Anyone that has worked with me will tell you that I am passionate about getting things right. I like to fix things that are broken. I like to improve my skills. I like to challenge others around me to improve and I expect them to do the same for me. I rarely miss the opportunity to improve myself or to encourage others to prove. I love teachable moments.

This morning, after reading Alan's thoughtful post on sexual harassment in the IT industry, I wonder where I have missed those teachable moments in the non-technical areas of my career. Though I don't have any women on my current team, I have worked with them in the past at other jobs. Though I have never done anything as egregious as what Alan describes, I hope that I have treated them with respect and dignity. I believe that I have. However, I am sure that I have also missed opportunities to help men around me be respectful, considerate, and just plain decent.

Though the original article was about sexual harassment, this is an issue that transcends gender. Sexual harassment is merely a single form of being a jerk. At my company, like many others, there are rules against being a jerk about certain taboo areas: gender, religion, age... We shouldn't be relying on corporate policy to define decency.

True confession time. I'm an ass. I hope that today I am less of an ass than I was ten years ago. But, truth be told, I still have some ass-like tendencies that pop up when I least expect them. I hate that.

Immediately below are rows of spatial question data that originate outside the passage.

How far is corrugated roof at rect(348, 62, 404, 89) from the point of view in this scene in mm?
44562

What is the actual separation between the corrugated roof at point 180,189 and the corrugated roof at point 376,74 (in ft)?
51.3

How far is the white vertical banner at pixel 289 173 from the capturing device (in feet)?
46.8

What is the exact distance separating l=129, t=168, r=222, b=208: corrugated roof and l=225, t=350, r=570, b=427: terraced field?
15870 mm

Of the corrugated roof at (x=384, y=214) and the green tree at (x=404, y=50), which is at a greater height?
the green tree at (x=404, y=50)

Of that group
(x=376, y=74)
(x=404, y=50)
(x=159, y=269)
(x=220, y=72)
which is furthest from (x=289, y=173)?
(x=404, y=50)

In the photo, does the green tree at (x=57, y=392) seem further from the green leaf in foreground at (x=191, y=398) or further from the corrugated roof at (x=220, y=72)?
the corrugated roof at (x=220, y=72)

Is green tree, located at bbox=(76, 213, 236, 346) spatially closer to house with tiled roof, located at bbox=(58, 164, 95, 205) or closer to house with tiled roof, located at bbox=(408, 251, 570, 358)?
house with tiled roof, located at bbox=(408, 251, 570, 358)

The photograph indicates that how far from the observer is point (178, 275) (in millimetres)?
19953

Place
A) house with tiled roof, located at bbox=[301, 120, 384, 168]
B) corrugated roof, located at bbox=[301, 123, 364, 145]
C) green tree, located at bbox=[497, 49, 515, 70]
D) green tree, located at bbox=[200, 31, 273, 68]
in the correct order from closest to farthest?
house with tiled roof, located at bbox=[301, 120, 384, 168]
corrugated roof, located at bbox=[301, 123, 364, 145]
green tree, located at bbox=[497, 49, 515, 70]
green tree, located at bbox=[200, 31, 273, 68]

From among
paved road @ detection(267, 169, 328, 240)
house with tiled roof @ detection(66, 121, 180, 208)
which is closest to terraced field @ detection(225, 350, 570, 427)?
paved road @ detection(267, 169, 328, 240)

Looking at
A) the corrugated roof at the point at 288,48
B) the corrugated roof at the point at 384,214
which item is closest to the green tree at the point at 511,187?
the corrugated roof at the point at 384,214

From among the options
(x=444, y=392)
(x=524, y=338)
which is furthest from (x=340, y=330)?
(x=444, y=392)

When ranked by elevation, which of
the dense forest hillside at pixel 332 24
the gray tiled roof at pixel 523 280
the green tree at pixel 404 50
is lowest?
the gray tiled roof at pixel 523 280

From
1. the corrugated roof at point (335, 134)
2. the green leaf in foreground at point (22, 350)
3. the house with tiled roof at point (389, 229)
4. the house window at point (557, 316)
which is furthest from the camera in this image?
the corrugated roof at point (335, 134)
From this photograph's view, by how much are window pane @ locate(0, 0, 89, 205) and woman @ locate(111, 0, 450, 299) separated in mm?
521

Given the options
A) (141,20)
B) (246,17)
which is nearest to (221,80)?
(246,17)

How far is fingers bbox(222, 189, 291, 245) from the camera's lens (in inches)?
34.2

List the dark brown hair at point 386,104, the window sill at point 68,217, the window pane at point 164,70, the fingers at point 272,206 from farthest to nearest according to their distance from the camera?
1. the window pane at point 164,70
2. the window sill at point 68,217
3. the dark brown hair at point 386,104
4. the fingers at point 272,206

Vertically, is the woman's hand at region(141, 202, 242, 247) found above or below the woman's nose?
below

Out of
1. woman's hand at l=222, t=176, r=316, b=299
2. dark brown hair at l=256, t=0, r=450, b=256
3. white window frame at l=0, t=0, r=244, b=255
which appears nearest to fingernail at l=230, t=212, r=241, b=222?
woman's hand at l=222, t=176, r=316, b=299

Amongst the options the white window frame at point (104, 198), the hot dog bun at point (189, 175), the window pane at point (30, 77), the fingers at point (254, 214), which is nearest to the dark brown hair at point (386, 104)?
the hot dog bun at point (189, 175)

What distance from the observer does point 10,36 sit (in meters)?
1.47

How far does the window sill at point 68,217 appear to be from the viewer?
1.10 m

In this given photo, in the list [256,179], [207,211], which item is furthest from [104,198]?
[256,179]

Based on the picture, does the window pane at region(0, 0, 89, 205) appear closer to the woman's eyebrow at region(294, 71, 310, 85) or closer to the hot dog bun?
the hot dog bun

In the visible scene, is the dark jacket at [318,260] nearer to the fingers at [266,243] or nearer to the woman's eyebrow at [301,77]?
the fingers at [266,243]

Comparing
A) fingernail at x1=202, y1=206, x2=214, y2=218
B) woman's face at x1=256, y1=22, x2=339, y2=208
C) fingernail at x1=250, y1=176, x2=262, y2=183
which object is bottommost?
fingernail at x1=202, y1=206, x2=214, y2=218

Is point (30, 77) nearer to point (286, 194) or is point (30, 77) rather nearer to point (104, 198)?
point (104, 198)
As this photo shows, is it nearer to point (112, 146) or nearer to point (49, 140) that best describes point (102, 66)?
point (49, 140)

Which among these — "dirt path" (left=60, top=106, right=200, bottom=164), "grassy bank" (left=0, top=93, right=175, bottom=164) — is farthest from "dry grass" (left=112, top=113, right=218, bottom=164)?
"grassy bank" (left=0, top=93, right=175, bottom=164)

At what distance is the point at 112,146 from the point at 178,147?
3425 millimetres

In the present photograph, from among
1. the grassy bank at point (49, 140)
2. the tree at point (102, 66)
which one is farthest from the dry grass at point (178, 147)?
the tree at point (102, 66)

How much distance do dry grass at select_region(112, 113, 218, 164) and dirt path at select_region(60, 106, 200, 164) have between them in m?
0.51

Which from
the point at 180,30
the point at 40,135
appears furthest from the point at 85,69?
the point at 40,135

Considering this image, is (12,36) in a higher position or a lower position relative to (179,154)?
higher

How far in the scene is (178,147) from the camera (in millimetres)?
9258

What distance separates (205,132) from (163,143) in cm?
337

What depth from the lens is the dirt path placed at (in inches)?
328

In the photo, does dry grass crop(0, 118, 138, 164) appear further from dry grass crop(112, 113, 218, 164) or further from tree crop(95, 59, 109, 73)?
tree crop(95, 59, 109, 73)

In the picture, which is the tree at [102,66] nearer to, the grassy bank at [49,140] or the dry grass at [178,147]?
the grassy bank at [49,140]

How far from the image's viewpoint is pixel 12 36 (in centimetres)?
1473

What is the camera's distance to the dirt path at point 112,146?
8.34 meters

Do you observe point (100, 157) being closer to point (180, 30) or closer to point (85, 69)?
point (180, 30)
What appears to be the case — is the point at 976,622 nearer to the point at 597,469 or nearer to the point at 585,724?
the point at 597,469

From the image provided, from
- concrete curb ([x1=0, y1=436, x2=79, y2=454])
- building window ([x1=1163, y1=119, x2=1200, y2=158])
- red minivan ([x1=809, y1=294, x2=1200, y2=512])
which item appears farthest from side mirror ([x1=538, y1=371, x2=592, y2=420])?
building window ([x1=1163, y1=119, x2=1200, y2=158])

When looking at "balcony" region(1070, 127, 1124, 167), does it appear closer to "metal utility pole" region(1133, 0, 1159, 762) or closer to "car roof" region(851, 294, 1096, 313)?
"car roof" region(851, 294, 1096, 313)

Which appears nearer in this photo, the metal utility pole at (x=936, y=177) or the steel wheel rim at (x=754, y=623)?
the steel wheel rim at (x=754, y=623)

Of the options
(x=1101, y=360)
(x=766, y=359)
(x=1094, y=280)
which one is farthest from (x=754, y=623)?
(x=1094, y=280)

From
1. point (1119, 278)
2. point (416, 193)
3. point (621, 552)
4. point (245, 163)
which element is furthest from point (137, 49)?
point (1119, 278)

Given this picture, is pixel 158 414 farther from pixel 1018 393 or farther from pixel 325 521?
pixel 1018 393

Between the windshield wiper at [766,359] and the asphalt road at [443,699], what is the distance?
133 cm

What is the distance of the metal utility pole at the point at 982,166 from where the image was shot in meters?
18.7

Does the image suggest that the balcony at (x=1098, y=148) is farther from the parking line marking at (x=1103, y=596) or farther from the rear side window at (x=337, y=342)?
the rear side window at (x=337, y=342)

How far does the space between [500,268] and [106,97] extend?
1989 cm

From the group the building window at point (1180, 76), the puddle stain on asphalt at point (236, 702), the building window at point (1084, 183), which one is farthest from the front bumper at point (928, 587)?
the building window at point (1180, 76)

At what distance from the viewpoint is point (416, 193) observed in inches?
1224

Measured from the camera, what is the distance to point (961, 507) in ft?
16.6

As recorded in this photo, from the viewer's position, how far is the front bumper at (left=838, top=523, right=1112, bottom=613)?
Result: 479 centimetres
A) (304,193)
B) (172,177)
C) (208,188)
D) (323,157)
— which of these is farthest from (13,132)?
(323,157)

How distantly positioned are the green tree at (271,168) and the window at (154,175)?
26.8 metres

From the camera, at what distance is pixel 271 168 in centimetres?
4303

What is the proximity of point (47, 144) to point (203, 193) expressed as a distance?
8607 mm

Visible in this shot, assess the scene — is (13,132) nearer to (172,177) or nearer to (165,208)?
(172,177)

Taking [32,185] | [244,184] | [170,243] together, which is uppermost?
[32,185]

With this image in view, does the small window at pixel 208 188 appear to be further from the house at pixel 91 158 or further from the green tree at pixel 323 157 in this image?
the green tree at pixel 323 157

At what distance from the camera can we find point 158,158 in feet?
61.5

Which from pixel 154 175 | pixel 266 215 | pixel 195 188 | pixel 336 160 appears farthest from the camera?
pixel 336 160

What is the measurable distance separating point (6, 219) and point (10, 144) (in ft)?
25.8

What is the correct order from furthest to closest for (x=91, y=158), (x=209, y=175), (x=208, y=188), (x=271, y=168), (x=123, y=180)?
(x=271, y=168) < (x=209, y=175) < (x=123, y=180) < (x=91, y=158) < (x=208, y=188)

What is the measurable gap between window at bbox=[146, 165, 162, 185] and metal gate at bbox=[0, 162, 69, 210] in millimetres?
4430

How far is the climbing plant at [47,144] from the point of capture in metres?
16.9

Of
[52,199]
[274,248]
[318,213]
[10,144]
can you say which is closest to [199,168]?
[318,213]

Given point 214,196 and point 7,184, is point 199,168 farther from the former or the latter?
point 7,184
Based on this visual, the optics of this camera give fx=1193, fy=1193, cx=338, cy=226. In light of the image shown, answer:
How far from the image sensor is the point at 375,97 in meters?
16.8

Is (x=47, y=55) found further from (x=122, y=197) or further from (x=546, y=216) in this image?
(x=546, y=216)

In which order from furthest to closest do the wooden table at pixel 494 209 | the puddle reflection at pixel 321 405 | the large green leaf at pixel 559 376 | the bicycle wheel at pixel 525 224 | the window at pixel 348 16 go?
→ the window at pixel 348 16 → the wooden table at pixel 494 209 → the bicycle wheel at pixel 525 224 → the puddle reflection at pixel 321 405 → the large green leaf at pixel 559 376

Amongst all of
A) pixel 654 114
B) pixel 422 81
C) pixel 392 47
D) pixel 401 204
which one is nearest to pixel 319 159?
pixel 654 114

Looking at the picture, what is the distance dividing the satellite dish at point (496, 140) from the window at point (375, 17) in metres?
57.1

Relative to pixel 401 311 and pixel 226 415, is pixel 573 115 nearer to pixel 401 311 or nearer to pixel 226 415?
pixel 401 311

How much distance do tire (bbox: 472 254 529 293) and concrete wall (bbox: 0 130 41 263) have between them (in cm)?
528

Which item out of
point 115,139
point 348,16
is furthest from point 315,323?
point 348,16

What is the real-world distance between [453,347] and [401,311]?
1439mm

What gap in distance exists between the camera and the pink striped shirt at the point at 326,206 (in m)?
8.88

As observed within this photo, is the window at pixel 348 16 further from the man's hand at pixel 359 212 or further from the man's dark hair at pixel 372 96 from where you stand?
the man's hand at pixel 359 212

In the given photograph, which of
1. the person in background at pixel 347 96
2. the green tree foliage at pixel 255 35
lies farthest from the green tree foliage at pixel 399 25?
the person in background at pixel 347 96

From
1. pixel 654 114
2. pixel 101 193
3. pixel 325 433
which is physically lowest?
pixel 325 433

Some of you know me well enough to know my beliefs. I am happy to say that I am a follower of Jesus Christ and that I have trust in Him alone to guide me through this life and the next. If my beliefs are to be consistent with my actions, then I must continue to fail forward in this area of how I treat those around me. To be consistent, I must treat everyone with respect and encourage others to do the same. To be consistent, I must be willing to admit when I am wrong (often). To be consistent, I must build other up rather than tearing them down. To be consistent, I must treat people like... people.

That brings me back to the original topic of this post. We must treat our female peers with the respect that they deserve, and we must insist that others do as well. Look around you. Are you standing up for others? Are you defending the sanctity of the lives around you? Where, dear reader, do you need to improve?